Create custom convolutional Loss function that only takes parts of the tensor

Pia_Ludemann · November 26, 2021, 11:58am

Hi everyone,
I have a convolutional network that gets images, but also a colored border on each image for additional information input to the network. Now I want to calculate the loss, but the usual loss function will also take the predicted border into account. The border is completely random, and is just an input to the system. I don’t want the model to think it has performed badly, when it predicted the wrong color.
How can I get the smaller images out of the stacked tensor list.
In particular, I have 6 images, converted to a tensor ( img_tensor = ToTensor()(img).float() ) and put in a list: imgs.append(img_tensor). So all 6 images as tensor in a list. Then this is going to be a tensor too: imgs = torch.stack(imgs, dim=0)
This happens in the DataLoader.getitem:

def __getitem__(self, index):
        path = self.input_data[index]
        imgs_path = sorted(glob.glob(path + '/*.png'))
        #read light conditions
        lightConditions = []
        with open(path +"/lightConditions.json", 'r') as file:
            lightConditions = json.load(file)
        #shift light conditions
        lightConditions.pop(0)
        lightConditions.append(False)
        frameNumber = 0
        imgs = []
        for img_path in imgs_path:
            img = cv2.imread(img_path)
            img = cv2.cvtColor(img, cv2.COLOR_BGR2RGB)
            im_pil = Image.fromarray(img)
            #img = cv2.resize(img, (256,448))
            if lightConditions[frameNumber] ==False:
                imgBorder = ImageOps.expand(im_pil,border = 6, fill='black')
            else:
                imgBorder = ImageOps.expand(im_pil, border = 6, fill='orange')
            img = np.asarray(imgBorder)
            img = cv2.resize(img, (256,448))
            #img = cv2.resize(img, (0, 0), fx=0.5, fy=0.5, interpolation=cv2.INTER_CUBIC) #has been 0.5 for official data, new is fx = 2.63 and fy = 2.84

            img_tensor = ToTensor()(img).float()
            imgs.append(img_tensor)
            frameNumber +=1
        imgs = torch.stack(imgs, dim=0)
        return imgs

In the training, the stacked 6 image tensor is read and divided in 3 images to use as an input and 3 as targets.
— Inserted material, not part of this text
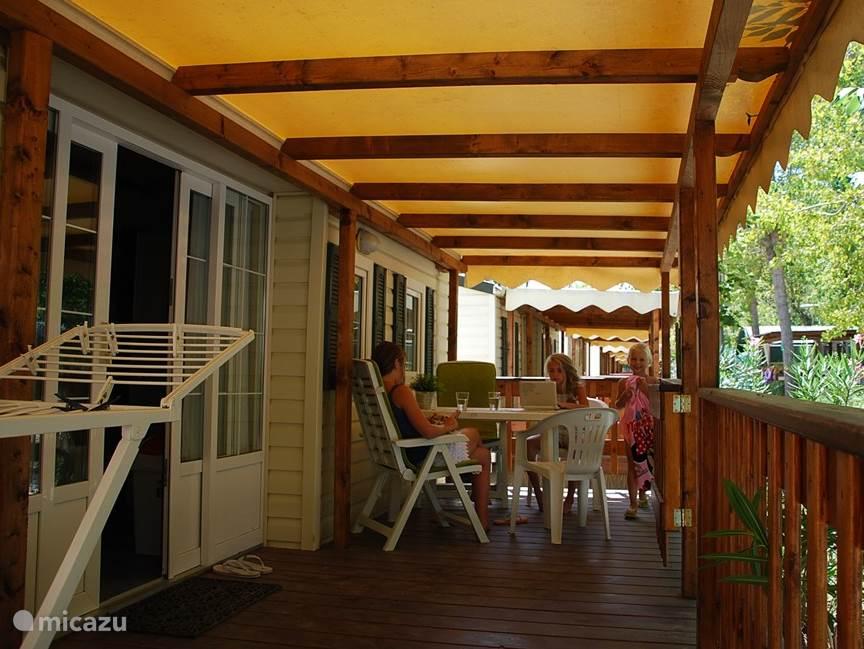 Stacaravan met 3 slaapkamers, toeslag 50 euro per week. Ook met zo'n fijne overdekte houten veranda.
for idx_epoch in range(startEpoch, nEpochs):

        #set epoch in dataloader for right shuffle ->set seed really random
        val_loader.sampler.set_epoch(idx_epoch)
        #Remember time for displaying time for epoch
        startTimeEpoch = datetime.now()
        i = 0
        if processGPU==0:
            running_loss = 0
        beenValuated = False
        for index, data_sr in enumerate(train_loader):
            #Transfer Data to GPU but don't block other processes because this only effects this single process
            data_sr = data_sr.cuda(processGPU, non_blocking=True)

            startTimeIteration = time.time()
            #Remove all dimensions of size 1
            data_sr = data_sr.squeeze()
            # calculate the index of the input images and GT images
            num_f = len(data_sr)
            #If model_type is 0 -> only calculate one frame that is marked with gt
            if cfg.model_type == 0:
                idx_start = random.randint(-2, 2)
                idx_all = list(np.arange(idx_start, idx_start + num_f).clip(0, num_f - 1))
                idx_gt = [idx_all.pop(int(num_f / 2))]
                idx_input = idx_all
            #Else when model_type is 1 then input frames 1,2,3 and predict frame 4 to number of cfg.dec_frames. Set all images that will be predicted to 'gt' images
            else:
                idx_all = np.arange(0, num_f)
                idx_input = list(idx_all[0:4])
                idx_gt = list(idx_all[4:4+cfg.dec_frames])
            imgs_input = data_sr[idx_input]
            imgs_gt = data_sr[idx_gt]

            # get predicted result
            imgs_pred = model(imgs_input)

so, we use cfg.model_type = 1. This model will give me new images with also a colored border. And usually here follows a loss calculation:

loss = criterion_mse(imgs_pred, imgs_gt)

But I can no longer use this. How to get only the inside of the images.

ptrblck · November 29, 2021, 4:41am

By default the loss function will return a reduced loss (mean in the default setup).
You could use reduction='none', return the unreduced loss, mask or index it, calculate the loss, reduce it, and call backward() of this new loss. This approach would allow you to ignore the “border” pixels.
To do so you would need to keep the border indices around in order to be able to reuse them in the last masking step.

Pia_Ludemann · November 30, 2021, 3:44pm

Thank you for your answer! Is it possible to say:

loss = criterion_mse(imgs_pred[:,:,21:-21,36:-36], imgs_gt[:,:,21:-21,36:-36])

if the images are 256 in height and 448 in width and the border is 21 on the top and bottom and 36 on the left and right? I tested, if it is valid syntax, and it seems to be.

ptrblck · December 2, 2021, 9:09am

Yes, your approach should work and will ignore the unused indices.